Waiting “on purpose”

What if one purpose of waiting is to give us an opportunity to grow in grace and in sanctification to be more like Christ as we experience the wait. The Lord is not in as big a hurry as we are because He has a wider view of the situation than we do. Perhaps the wait that is inconveniencing us is a great blessing to someone else. Our finite, often myopic, perspective keeps us from seeing the whole picture.

As an educator, I am intrigued by the research that indicates that a child’s capacity for delayed gratification has a more powerful effect on academic achievement than intelligence. We’d all like to be high achievers in our jobs, in our parenting, in life in general. It is not unreasonable to assume that time waiting, if invested wisely, can lead to a more settled, peaceful, and mature pattern of living. It might even make us easier to live with!

King David waits…

Psalm 27 expresses the feelings of King David while he is under severe attack from his enemies. They want him dead. He begins the Psalm reminding himself that the Lord is his stronghold. He anticipates the Lord’s deliverance, but it hasn’t happened yet.
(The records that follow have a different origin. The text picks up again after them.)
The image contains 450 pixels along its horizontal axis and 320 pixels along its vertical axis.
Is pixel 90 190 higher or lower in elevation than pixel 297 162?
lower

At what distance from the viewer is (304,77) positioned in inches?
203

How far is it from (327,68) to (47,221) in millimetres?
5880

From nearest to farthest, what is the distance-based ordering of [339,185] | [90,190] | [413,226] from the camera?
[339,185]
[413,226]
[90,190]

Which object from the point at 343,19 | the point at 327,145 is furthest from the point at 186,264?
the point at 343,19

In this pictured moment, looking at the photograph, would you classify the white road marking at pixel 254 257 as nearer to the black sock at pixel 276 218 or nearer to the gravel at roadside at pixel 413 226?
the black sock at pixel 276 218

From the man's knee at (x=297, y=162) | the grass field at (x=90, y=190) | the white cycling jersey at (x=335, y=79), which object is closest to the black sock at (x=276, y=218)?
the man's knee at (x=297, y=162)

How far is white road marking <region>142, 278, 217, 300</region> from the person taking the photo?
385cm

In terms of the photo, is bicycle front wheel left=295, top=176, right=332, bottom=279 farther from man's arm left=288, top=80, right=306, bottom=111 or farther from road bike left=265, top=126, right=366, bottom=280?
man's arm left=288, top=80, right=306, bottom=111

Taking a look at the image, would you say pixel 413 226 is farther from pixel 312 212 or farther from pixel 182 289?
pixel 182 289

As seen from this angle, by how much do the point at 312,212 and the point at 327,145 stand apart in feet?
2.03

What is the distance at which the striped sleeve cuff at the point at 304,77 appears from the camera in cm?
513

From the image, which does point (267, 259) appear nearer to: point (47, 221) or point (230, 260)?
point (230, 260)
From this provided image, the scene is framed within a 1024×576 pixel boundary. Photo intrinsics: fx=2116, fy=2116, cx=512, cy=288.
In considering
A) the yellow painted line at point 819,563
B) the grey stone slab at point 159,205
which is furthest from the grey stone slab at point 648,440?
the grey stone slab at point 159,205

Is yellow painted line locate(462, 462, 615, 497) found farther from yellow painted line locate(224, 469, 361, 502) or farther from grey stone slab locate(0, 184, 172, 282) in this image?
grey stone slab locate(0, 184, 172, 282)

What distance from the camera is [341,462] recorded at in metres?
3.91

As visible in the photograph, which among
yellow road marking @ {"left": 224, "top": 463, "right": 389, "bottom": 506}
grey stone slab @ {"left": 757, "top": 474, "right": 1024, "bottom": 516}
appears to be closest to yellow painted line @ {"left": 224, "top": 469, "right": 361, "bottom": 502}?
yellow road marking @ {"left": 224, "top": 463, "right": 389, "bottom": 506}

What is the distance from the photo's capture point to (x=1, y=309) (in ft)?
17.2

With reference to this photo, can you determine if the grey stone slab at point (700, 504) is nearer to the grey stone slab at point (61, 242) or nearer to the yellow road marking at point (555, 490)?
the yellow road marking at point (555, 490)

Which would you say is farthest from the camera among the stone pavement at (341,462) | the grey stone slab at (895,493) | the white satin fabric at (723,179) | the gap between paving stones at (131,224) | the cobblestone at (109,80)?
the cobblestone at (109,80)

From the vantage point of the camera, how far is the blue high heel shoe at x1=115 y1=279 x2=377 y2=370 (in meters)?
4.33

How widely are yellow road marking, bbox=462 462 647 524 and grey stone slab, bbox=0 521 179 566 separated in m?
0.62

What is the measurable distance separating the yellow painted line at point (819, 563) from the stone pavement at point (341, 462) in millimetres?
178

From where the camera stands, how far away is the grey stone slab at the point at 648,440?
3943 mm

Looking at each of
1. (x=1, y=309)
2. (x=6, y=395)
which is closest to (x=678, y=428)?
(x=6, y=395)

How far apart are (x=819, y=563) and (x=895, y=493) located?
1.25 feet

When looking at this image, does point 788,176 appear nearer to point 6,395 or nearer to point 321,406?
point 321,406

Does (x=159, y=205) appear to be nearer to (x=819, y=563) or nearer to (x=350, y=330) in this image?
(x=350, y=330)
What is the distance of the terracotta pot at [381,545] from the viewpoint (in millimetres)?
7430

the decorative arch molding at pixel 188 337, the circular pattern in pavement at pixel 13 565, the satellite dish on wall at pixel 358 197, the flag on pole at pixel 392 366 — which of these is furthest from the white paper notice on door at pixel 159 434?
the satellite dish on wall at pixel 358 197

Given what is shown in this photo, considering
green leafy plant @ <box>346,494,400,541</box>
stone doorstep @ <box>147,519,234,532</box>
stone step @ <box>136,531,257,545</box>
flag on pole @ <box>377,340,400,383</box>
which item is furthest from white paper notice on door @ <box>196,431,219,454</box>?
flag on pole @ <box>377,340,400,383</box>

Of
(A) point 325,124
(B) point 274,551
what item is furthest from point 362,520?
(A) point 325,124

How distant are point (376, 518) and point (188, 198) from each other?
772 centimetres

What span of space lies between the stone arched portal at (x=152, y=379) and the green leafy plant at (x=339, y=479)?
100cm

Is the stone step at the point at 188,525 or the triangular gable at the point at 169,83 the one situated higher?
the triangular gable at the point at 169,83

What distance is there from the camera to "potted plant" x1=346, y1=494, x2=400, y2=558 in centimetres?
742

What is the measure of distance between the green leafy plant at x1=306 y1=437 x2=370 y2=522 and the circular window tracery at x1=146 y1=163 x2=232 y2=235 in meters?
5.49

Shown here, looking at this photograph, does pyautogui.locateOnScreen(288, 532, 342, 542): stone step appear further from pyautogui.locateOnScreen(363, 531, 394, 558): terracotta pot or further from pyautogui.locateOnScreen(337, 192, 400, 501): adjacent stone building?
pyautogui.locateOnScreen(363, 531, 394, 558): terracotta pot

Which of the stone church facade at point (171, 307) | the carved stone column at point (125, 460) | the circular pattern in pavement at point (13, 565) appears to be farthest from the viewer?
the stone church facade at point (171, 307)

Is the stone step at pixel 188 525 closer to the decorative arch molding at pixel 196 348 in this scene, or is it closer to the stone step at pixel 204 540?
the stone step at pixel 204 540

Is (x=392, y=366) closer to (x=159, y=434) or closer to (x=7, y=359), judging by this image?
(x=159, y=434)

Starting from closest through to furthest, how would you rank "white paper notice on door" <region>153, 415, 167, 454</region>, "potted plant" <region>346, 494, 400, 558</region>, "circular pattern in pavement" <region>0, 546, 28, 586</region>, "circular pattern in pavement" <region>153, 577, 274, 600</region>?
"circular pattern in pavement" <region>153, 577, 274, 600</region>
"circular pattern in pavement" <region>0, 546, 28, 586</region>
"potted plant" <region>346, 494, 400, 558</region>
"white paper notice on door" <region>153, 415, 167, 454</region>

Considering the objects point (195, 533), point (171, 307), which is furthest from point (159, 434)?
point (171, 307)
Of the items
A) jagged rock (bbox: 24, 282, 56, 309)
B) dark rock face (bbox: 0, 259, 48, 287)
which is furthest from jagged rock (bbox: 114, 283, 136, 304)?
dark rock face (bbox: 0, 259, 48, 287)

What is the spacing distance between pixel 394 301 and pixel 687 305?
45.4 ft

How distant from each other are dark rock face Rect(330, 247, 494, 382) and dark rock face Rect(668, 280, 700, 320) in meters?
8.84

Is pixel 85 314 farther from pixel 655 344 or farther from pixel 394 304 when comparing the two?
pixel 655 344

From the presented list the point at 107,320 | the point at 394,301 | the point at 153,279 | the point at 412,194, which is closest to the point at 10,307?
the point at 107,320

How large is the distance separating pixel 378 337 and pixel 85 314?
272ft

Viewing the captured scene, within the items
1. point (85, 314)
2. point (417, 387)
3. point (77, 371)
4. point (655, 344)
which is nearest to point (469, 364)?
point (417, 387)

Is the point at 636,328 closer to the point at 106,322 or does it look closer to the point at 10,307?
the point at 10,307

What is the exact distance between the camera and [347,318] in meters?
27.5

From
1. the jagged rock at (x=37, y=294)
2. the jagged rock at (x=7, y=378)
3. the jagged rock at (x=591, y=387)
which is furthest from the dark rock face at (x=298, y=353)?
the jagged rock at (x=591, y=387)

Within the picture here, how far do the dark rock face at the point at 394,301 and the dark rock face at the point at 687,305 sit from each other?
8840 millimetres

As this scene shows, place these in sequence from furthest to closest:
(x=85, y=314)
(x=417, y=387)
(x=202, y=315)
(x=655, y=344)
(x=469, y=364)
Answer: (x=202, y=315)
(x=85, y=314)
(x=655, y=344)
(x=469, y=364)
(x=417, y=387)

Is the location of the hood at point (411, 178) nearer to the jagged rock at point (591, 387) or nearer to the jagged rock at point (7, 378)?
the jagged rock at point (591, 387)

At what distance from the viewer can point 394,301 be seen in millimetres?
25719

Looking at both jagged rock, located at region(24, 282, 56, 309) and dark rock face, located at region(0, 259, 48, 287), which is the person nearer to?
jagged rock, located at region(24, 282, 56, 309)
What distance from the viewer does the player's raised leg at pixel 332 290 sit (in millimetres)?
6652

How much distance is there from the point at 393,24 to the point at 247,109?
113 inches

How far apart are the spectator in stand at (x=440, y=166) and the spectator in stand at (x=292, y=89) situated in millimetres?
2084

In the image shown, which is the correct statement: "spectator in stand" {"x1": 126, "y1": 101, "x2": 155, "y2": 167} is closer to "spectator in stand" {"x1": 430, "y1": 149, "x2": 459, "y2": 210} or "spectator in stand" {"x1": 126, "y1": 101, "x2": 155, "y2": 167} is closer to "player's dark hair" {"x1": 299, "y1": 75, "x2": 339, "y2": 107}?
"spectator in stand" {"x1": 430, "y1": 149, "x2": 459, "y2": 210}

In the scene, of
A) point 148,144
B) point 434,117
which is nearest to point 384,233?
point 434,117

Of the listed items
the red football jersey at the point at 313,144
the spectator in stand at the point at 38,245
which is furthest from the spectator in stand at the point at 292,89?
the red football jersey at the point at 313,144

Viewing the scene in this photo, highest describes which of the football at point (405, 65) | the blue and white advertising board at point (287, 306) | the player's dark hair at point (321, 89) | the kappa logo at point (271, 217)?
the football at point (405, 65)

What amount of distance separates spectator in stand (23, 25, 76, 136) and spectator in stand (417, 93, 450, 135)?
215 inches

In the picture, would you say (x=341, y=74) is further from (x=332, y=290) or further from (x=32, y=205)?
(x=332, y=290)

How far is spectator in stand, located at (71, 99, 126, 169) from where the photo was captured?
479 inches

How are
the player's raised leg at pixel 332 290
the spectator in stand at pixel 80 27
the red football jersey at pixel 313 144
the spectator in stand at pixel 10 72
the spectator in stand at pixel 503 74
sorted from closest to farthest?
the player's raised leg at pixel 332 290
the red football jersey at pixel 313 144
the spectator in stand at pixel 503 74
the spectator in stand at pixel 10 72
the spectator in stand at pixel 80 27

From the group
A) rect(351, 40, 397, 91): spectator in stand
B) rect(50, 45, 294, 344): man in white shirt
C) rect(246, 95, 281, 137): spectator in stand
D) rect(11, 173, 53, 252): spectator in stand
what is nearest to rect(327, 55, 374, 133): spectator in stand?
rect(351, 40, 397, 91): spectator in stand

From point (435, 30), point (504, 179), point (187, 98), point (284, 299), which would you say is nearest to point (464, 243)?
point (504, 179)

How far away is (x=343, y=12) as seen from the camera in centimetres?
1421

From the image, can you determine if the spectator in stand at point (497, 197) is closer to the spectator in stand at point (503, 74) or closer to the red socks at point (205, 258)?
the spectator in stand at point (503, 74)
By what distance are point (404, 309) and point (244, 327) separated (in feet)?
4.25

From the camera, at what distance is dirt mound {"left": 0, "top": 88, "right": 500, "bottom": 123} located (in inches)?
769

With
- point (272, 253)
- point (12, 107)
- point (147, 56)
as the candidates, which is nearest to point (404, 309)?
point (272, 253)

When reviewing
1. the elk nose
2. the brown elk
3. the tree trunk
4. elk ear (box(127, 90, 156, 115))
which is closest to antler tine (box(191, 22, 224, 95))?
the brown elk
He is waiting. He ends the psalm with confidence by reminding himself,

“I am confident of this; I will see the goodness of the LORD in the land of the living. Wait for the LORD, be strong and take heart and wait for the LORD.”

Psalm 27: 13, 14

David’s call is for courageous waiting. God is at work. He has purposes for us while we wait, not just for after the wait is over. His ways are not my ways, they are better. Far better. In fact, they are worth waiting for!